• Check your understanding:
a) List every group that Hunter names as part of the open-source landscape in the article on the CodePlex Foundation.
b) In the article on the CodePlex Foundation, take the passage that begins with the words containing "Under Hunter, who" and ends with "projects, she said.", and write it out with "companies" swapped for "organizations".
c) Based on the article on the CodePlex Foundation, answer yes or no to each statement and quote the words that decide it. (i) Hunter joined the foundation as executive director in February. (ii) The CodePlex Foundation is a for-profit organization. (iii) Hunter says the foundation addresses a narrower range of issues than mature foundations do.

BEGIN Document section

Roughly two months after taking the helm of the CodePlex Foundation, Paula Hunter is focused on clearing up the traditional misunderstanding between corporations and open-source communities to increase project participation.
Under Hunter, who joined the not-for-profit foundation as executive director in February, the CodePlex Foundation will act on behalf of companies to manage the perceived intellectual property issues around participating in open-source projects. The foundation provides project governance and legal mechanisms to give “clarity and certainty” to companies that participate in open-source projects, she said.
“A lot of people say open source has come of age,” Hunter said. “The landscape is much bigger than the community itself. In addition to OSS developers, there are software companies that develop open-source products, software companies that use open source in enterprise-class products, and commercial entities: companies and organizations that use open source, improve on open source, but who have not had a clear, defined and easy way to contribute back to open source.”
The objective is to broaden the level of commercial-developer participation in open-source projects and communities, she said. The foundation’s work complements the activities of other open-source foundations, she added, stating, “Most mature foundations have evolved to solve one set of problems; we’re addressing a much broader range of issues.”

END Document section
BEGIN Information supplied

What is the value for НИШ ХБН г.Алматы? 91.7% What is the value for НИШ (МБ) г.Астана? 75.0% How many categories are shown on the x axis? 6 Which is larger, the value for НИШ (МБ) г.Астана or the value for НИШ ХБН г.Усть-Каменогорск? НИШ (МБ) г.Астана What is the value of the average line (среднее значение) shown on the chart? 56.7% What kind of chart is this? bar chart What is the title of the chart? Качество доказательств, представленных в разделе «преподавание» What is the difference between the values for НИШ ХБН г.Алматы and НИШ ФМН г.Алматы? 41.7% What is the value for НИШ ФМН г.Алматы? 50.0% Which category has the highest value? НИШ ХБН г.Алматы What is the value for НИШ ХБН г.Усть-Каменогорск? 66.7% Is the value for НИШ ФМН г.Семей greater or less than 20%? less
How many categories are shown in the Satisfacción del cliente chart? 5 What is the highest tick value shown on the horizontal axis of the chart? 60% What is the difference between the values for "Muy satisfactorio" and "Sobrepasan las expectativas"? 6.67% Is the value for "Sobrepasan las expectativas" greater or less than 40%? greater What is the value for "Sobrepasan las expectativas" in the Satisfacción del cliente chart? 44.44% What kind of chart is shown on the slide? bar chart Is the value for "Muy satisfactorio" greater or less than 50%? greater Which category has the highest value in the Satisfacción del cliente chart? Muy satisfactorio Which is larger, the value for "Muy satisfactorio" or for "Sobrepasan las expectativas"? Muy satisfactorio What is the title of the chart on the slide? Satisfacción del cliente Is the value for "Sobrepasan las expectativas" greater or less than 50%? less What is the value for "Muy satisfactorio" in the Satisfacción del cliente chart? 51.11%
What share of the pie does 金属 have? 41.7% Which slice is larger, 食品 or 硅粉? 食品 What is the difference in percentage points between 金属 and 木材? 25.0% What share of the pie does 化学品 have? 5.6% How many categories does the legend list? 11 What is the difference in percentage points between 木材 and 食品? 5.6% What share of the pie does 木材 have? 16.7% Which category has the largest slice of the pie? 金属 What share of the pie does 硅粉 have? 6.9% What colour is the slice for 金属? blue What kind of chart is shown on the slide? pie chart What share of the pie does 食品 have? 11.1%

END Information supplied

• Answers in order:
a) OSS developers; software companies that develop open-source products; software companies that use open source in enterprise-class products; commercial entities (companies and organizations that use open source and improve on open source)

b)
Under Hunter, who joined the not-for-profit foundation as executive director in February, the CodePlex Foundation will act on behalf of organizations to manage the perceived intellectual property issues around participating in open-source projects. The foundation provides project governance and legal mechanisms to give “clarity and certainty” to organizations that participate in open-source projects, she said.

c)
(i) Yes: "who joined the not-for-profit foundation as executive director in February"
(ii) No: "the not-for-profit foundation"
(iii) No: "we’re addressing a much broader range of issues."